**Brief:** Could you output the lines below exactly, from the line containing "What is the spatial" through the line containing "Which option among", with both of those lines included and nothing else?
--- Given data ---
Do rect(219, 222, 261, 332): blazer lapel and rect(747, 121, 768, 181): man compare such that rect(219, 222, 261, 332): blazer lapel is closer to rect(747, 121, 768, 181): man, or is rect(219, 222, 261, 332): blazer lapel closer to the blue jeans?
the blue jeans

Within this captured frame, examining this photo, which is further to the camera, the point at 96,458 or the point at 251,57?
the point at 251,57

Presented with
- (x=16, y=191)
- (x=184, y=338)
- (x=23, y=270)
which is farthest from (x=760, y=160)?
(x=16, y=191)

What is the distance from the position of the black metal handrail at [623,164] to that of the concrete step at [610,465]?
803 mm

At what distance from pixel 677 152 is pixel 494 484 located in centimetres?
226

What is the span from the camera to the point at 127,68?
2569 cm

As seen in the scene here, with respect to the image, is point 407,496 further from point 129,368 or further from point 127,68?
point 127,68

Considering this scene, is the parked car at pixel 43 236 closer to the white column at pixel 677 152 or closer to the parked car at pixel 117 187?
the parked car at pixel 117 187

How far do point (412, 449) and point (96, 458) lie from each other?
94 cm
---
--- Given data ---
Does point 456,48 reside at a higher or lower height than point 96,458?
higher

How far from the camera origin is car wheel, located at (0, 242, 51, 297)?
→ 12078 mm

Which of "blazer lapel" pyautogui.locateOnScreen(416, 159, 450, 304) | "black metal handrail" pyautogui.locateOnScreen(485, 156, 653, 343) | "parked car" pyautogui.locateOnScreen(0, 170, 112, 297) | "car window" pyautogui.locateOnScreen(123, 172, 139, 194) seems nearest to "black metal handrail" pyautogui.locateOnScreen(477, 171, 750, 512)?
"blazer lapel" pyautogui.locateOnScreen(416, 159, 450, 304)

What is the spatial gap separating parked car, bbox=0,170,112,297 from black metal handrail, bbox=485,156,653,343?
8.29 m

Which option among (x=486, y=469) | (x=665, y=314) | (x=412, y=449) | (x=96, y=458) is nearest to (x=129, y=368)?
---
**Right answer:**
What is the spatial gap separating parked car, bbox=0,170,112,297 from black metal handrail, bbox=485,156,653,343?
8.29 m

Which option among (x=486, y=469) | (x=665, y=314) | (x=412, y=449) | (x=96, y=458) is nearest to (x=129, y=368)?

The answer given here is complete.